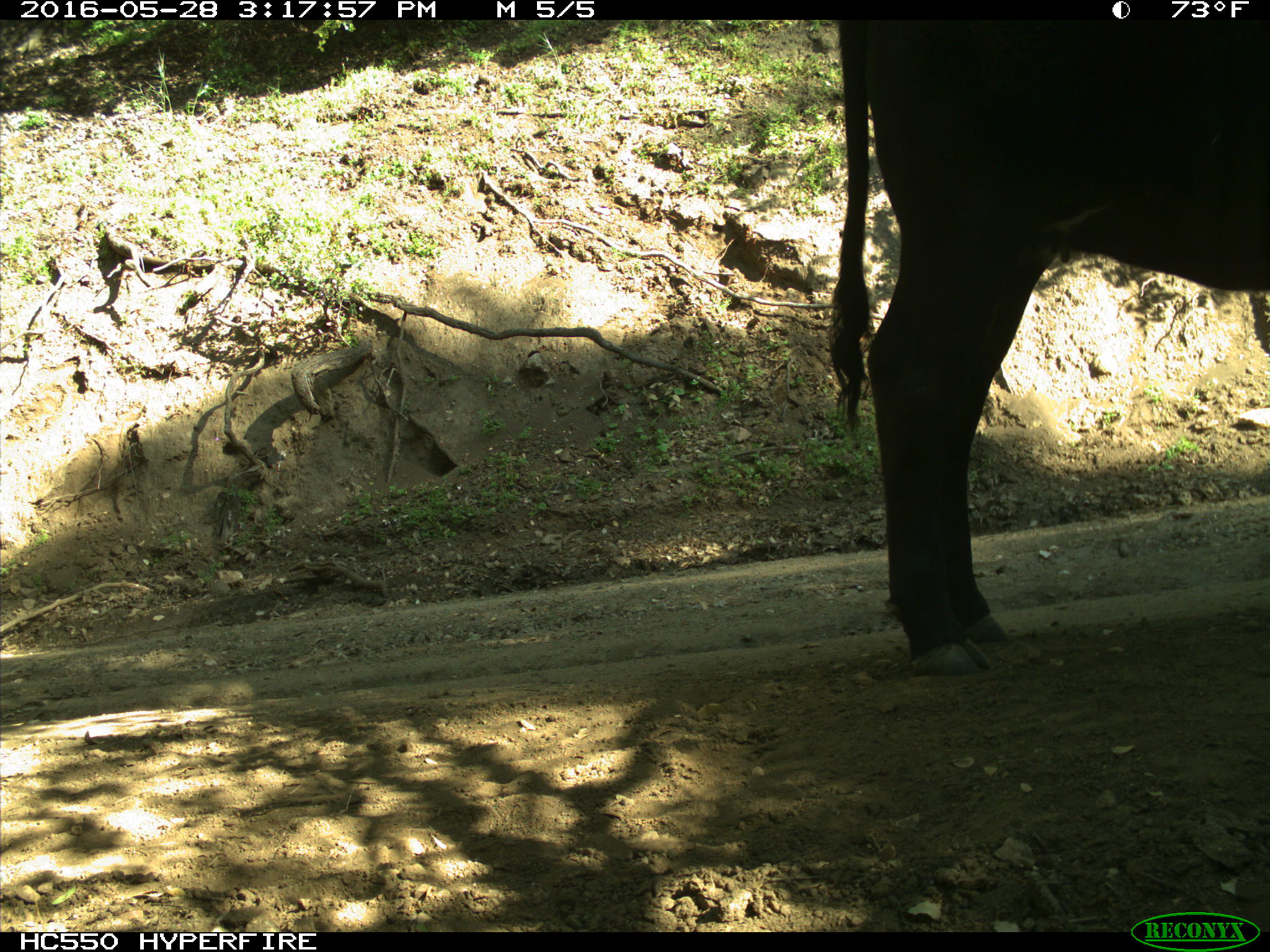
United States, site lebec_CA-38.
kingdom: Animalia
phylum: Chordata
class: Mammalia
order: Artiodactyla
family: Bovidae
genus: Bos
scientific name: Bos taurus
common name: domestic cow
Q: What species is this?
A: Bos taurus (domestic cow).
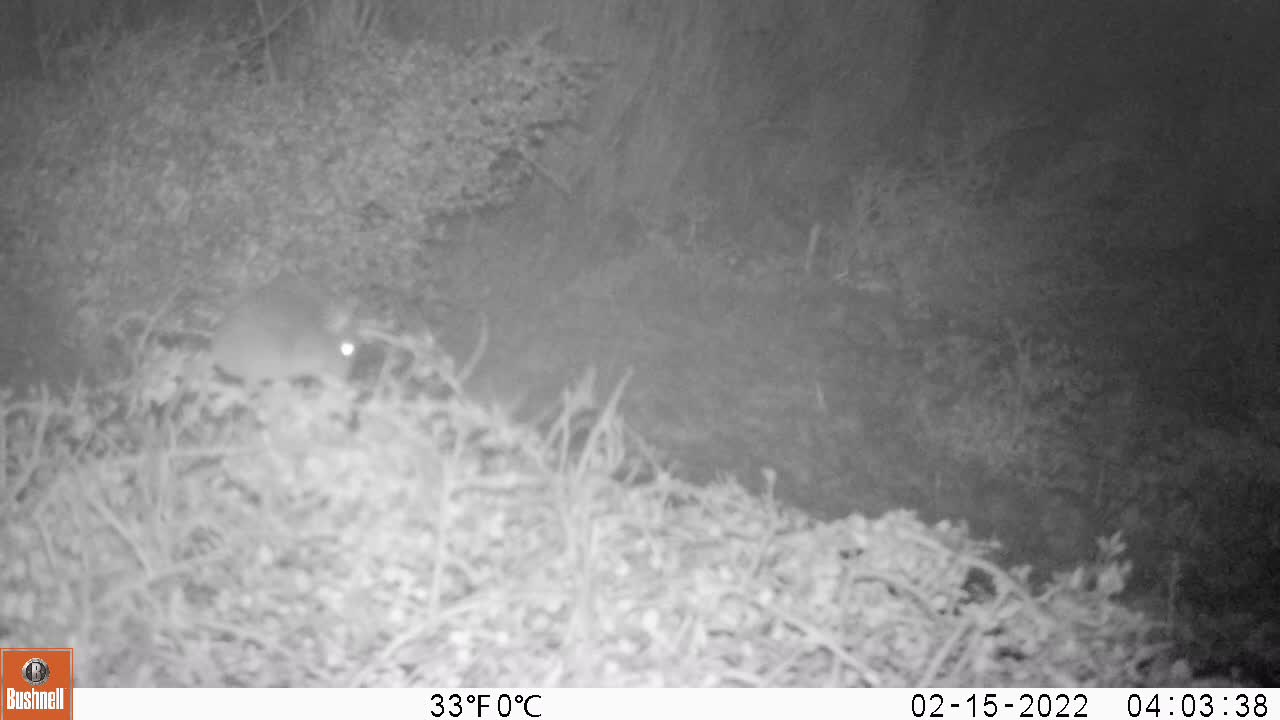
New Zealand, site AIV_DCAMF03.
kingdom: Animalia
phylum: Chordata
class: Mammalia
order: Rodentia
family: Muridae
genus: Mus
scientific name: Mus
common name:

• • • •

▸ **EXERCISE**: The answer must be every line of the records that contains the word "name".

▸ **COMPLETED EXERCISE**:
scientific name: Bos taurus
common name: domestic cow
scientific name: Mus
common name:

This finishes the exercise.